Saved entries
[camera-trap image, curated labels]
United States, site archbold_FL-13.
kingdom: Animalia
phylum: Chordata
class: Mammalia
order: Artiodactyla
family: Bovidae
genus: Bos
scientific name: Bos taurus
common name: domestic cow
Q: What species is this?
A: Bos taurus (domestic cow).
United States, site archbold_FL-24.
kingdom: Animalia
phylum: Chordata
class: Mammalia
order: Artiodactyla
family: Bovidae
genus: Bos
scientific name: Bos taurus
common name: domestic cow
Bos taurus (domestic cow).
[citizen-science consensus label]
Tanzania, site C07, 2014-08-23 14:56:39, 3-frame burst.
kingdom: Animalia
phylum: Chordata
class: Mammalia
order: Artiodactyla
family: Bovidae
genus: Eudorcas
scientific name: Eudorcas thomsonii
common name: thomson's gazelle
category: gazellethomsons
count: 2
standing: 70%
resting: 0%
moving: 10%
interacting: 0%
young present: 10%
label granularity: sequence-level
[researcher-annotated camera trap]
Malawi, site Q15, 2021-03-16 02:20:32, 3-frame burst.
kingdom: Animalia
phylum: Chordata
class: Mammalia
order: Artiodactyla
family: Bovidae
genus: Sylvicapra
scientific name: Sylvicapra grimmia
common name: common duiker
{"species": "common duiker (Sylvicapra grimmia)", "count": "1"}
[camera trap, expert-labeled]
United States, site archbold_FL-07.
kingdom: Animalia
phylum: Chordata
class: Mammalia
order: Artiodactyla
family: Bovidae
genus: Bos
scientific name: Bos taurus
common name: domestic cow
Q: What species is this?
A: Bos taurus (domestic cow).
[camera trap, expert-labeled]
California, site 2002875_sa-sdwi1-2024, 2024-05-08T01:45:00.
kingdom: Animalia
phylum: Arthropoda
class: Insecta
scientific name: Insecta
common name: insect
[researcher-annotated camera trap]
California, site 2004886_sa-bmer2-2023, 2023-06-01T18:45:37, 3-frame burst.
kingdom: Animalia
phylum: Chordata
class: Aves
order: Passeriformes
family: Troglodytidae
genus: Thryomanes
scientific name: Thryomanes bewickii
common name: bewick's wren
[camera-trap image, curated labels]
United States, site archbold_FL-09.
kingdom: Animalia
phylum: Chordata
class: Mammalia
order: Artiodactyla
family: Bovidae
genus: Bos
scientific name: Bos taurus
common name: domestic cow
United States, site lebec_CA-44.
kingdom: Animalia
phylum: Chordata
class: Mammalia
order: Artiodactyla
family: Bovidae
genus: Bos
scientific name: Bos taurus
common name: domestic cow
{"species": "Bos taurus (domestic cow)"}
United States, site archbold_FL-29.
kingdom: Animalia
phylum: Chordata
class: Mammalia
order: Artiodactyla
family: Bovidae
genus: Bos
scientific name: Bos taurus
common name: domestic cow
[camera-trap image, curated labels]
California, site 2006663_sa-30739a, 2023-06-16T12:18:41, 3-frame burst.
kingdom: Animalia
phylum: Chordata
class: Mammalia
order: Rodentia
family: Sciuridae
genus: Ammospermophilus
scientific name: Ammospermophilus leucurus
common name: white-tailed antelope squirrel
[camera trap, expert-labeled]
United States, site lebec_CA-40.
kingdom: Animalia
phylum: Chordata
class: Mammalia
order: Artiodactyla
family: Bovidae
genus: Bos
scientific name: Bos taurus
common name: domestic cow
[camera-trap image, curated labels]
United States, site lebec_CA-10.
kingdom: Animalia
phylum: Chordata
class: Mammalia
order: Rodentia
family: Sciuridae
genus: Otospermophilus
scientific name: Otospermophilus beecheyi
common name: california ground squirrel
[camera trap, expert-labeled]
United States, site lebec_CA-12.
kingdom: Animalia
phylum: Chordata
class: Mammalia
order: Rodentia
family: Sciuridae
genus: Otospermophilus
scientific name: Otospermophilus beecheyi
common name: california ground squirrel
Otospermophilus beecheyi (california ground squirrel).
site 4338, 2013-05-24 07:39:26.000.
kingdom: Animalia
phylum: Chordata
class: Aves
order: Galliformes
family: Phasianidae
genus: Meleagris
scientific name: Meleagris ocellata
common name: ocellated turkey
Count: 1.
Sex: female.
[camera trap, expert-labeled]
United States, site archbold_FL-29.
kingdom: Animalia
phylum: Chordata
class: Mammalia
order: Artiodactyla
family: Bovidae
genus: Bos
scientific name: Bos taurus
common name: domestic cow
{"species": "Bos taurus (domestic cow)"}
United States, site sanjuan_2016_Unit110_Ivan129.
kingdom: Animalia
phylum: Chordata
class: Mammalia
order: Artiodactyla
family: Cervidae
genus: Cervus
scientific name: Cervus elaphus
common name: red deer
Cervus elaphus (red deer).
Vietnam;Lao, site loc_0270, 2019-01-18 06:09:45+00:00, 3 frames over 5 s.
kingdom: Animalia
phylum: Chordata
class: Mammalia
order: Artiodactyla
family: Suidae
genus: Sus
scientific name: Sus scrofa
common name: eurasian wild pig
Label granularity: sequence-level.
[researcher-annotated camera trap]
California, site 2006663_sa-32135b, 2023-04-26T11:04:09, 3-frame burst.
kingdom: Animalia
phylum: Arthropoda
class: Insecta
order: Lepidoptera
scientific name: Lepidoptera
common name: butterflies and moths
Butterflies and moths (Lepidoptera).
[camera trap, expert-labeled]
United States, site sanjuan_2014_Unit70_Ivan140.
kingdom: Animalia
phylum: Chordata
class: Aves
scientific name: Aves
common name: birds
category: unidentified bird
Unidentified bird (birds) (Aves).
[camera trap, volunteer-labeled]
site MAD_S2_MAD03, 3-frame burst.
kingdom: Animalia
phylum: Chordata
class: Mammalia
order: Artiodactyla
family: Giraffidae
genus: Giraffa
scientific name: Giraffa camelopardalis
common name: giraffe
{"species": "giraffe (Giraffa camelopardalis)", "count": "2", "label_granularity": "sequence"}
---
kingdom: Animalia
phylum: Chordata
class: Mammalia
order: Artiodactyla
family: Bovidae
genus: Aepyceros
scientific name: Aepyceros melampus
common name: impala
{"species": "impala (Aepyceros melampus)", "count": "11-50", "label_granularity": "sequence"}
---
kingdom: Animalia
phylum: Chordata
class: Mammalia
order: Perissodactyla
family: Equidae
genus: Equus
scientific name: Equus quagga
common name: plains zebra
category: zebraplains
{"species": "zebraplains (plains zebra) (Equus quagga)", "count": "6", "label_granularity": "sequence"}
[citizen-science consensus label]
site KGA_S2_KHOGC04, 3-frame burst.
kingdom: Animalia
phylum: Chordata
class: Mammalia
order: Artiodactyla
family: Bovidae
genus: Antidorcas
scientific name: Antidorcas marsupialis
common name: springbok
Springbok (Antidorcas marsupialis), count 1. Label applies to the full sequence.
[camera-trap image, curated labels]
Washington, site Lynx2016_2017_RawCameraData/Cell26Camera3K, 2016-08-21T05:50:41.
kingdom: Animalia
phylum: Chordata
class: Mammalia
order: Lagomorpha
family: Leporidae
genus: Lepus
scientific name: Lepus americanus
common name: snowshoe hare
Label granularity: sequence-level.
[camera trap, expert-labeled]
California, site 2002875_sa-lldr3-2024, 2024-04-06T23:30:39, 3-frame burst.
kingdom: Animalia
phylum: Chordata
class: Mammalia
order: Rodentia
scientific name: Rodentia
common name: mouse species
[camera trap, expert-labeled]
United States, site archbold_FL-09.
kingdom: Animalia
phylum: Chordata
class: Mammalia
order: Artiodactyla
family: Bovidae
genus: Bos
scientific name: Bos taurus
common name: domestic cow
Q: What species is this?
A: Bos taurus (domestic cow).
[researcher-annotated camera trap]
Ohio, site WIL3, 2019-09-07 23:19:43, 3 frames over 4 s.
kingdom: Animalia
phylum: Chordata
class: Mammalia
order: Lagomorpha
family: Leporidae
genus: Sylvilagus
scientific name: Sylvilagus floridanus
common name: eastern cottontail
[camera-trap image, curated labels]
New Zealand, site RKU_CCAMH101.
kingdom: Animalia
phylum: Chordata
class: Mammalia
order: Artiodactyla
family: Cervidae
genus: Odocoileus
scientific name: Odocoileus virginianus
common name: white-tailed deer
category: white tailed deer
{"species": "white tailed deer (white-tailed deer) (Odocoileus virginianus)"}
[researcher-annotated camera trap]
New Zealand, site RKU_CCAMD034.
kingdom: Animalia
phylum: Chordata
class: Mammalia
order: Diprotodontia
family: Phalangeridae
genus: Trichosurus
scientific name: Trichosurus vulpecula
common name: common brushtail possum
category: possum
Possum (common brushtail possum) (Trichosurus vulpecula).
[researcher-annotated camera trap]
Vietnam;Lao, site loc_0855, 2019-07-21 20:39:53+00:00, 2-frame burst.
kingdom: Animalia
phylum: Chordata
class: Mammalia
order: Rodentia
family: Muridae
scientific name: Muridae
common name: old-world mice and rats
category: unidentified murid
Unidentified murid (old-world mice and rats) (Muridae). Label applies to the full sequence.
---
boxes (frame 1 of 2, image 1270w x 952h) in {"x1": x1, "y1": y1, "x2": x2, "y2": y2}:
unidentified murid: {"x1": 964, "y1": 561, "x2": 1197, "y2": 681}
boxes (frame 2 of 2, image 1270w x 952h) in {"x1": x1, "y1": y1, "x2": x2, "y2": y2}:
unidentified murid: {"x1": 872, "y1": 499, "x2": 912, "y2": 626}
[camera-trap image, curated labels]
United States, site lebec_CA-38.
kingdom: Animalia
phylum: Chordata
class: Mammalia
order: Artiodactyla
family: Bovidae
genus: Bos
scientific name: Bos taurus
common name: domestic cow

→ **Required work**
The answer should contain only the lines from the first line of the entries through the line holding "standing: 70%", each exactly as written.

→ **Result of this exercise**
[camera-trap image, curated labels]
United States, site archbold_FL-13.
kingdom: Animalia
phylum: Chordata
class: Mammalia
order: Artiodactyla
family: Bovidae
genus: Bos
scientific name: Bos taurus
common name: domestic cow
Q: What species is this?
A: Bos taurus (domestic cow).
United States, site archbold_FL-24.
kingdom: Animalia
phylum: Chordata
class: Mammalia
order: Artiodactyla
family: Bovidae
genus: Bos
scientific name: Bos taurus
common name: domestic cow
Bos taurus (domestic cow).
[citizen-science consensus label]
Tanzania, site C07, 2014-08-23 14:56:39, 3-frame burst.
kingdom: Animalia
phylum: Chordata
class: Mammalia
order: Artiodactyla
family: Bovidae
genus: Eudorcas
scientific name: Eudorcas thomsonii
common name: thomson's gazelle
category: gazellethomsons
count: 2
standing: 70%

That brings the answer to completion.